PAI-Rec requires three datasets to generate recommendations: a user table, an item table, and a behavior log table. The more fields you provide, the better the recommendation quality. Field names in your data do not need to match the names in the tables below.
Data requirements at a glance
The following table summarizes the required and recommended fields across all three datasets.
| Dataset | Required fields | Recommended fields |
|---|---|---|
| User table | user_id, imei (required for non-logged-in users) | — |
| Item table | item_id, pub_time, price | title, category_level, cate_id_path, cate_name_path, cate1_id, cate2_id, cate_id, cate1_name, cate2_name, cate_name, brand_id, properties, spu_id |
| Behavior log table | user_id, item_id, event, event_time, scene | request_id, exp_id |
User table
The user table contains information about all users registered in your system. Create one partition per day with a full snapshot of all users for that day.
| Field | Required | Description |
|---|---|---|
user_id | Yes | Unique identifier of a user |
user_id_type | No | Registration type: App, Mobile phone number, WeChat, Other |
imei | Yes, for users who haven't logged in | International Mobile Equipment Identity (IMEI) — the device ID |
gender | No | Valid values: male, female, unknown |
age / birthday | No | Age or date of birth |
purchasing | No | Purchasing power derived from historical data or a predictive model |
country | No | Country |
province | No | Region, state, or province |
city | No | City |
register_time | No | Registration timestamp in seconds (example: 1520017038) |
education | No | Education background |
career | No | Occupation |
last_login_time | No | Last login timestamp in seconds (example: 1520017038) |
source | No | Acquisition channel (example: TouTiao, WeChat) |
content | No | Free-text description of the user |
tags | No | Tags describing the user's interests (example: Football, fitness, outdoor) |
Item table
The item table contains information about all items in your system. Create one partition per day with a full snapshot of all items for that day.
Core fields
| Field | Required | Description |
|---|---|---|
item_id | Yes | Unique identifier of an item |
pub_time | Yes | Publication timestamp in seconds |
price | Yes | Actual sales price (float) |
title | Recommended | Item title — used for semantic analysis. If blank, the recommendation algorithm may not perform as expected. |
brand_id | Recommended | Brand ID |
spu_id | Recommended | Standard Product Unit (SPU) ID |
properties | Recommended | Item properties in JSON format. Example: {"material": "cotton", "style": "commuting"} |
item_type | No | Type of the item |
source_id | No | Source e-commerce platform (example: Taobao, Tmall, JD) |
sub_title | No | Subtitle of the item |
expire_time | No | Expiration timestamp in seconds |
description | No | Item details |
origin_price | No | Original price before discount |
discount | No | Discount ratio: price / origin_price |
tags | No | Tags attached by business operations staff, such as a promotion activity ID |
color | No | Color category |
postage | No | Shipping cost; set to 0 for free shipping |
image_url | No | URL to download the item image |
video_url | No | URL to download the item video |
shop_dsr | No | Detailed Seller Ratings (DSR): item description accuracy, customer service, and delivery quality |
sku_id | No | Stock Keeping Unit (SKU) ID |
shop_id | No | Store ID |
prov | No | Region, state, or province where the item is located |
city | No | City where the item is located |
rate | No | Positive feedback rate |
Category fields
Category fields power the recommendation algorithm's understanding of your product taxonomy. The hierarchy must follow the Mutually Exclusive, Collectively Exhaustive (MECE) principle — categories at the same level do not semantically overlap.

> _Given data_
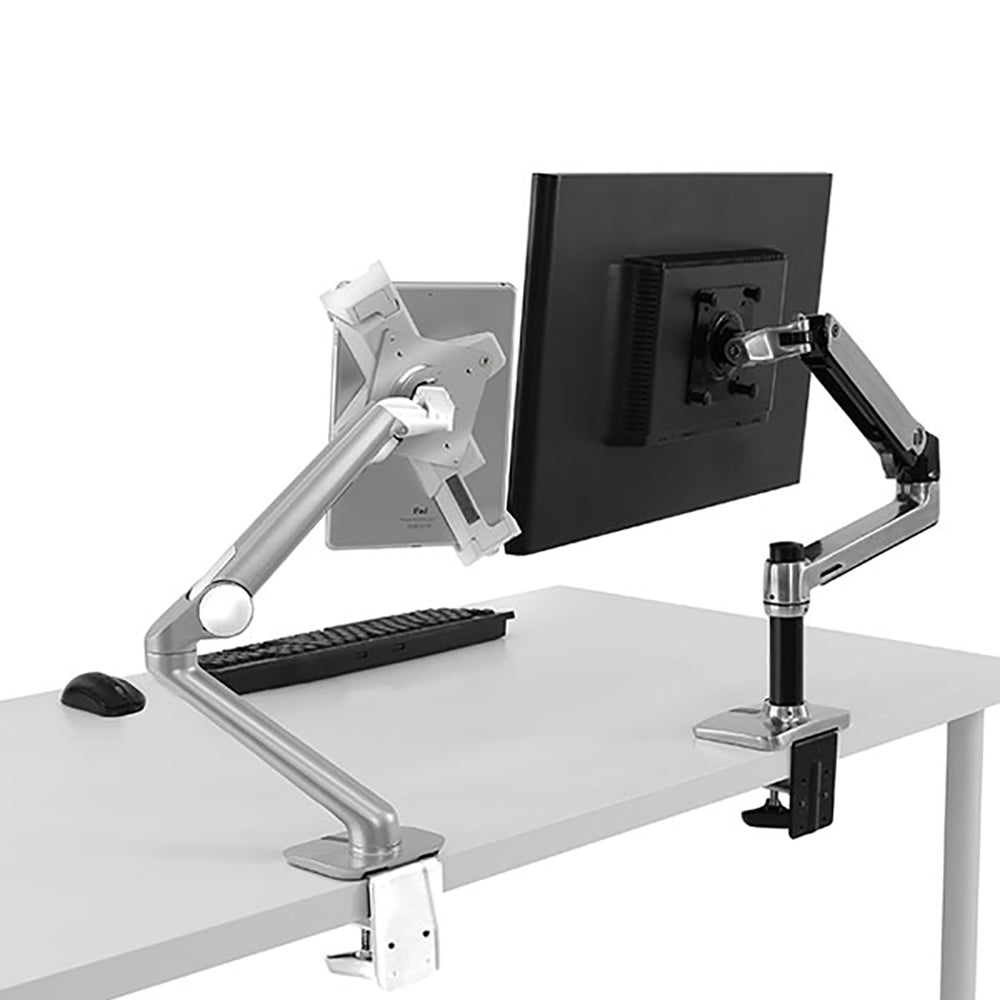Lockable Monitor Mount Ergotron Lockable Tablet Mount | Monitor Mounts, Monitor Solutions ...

...

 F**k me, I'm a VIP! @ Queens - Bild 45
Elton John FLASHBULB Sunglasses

> _Exercise requirements_
A – Transcribe the stretch of the PAI-Rec data requirements from "PAI-Rec requires three" through "all three datasets.".
B – In the PAI-Rec data requirements, what value should the postage field hold for an item with free shipping?

> _Set of answers_
A –
PAI-Rec requires three datasets to generate recommendations: a user table, an item table, and a behavior log table. The more fields you provide, the better the recommendation quality. Field names in your data do not need to match the names in the tables below.
Data requirements at a glance
The following table summarizes the required and recommended fields across all three datasets.

B – 0